The group also gleaned information from an obscure federal program which oversees a pot garden at the University of Mississippi. Information from three patients in that program was that they get about 6 pounds per year.

Wolfe said amounts recommended to the board equal three to four marijuana cigarettes per day.

'The clinicians felt that would take care of the need of most of their patients,' Wolfe said.

Tracy was out of town Thursday and could not be reached to comment.

The local guidelines come in the wake of SB 420, written by state Sen. John Vasconcellos and passed by the Legislature in 2003.

That law sought to set a standard on how much weed California patients could have on hand, to spare police from making judgment calls.

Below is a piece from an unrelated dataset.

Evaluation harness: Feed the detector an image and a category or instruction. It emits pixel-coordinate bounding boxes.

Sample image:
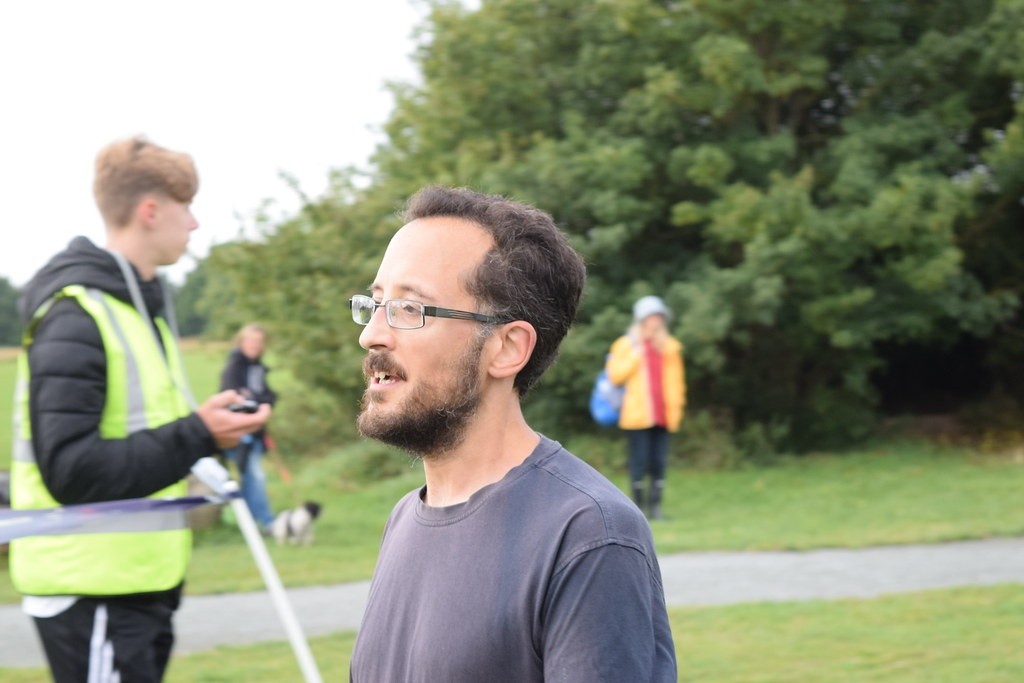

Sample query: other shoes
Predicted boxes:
[651,505,665,520]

The law allowed patients to keep a half-pound on hand, six mature plants and 12 immature plants.

However, the measure also allowed local governments to set their own guidelines, and medical marijuana advocates here said the amounts set by SB 420 were inadequate for many.

'People who are ill obviously have a hard time making frequent purchases,' Supervisor Mardi Wormhoudt said. 'I think this is a good recommendation.'

Santa Cruz County’s proposed guidelines mirror those already adopted in Humboldt and Sonoma counties.

Others have adopted their own guidelines as well. Berkeley allows 10 plants and 2.5 pounds per patient while Mendocino County’s policy allows 2 pounds and up to 100 square feet of canopy, for example.

Summaries of various policies in California are available at www.safeaccessnow.net/countyguidelines.htm.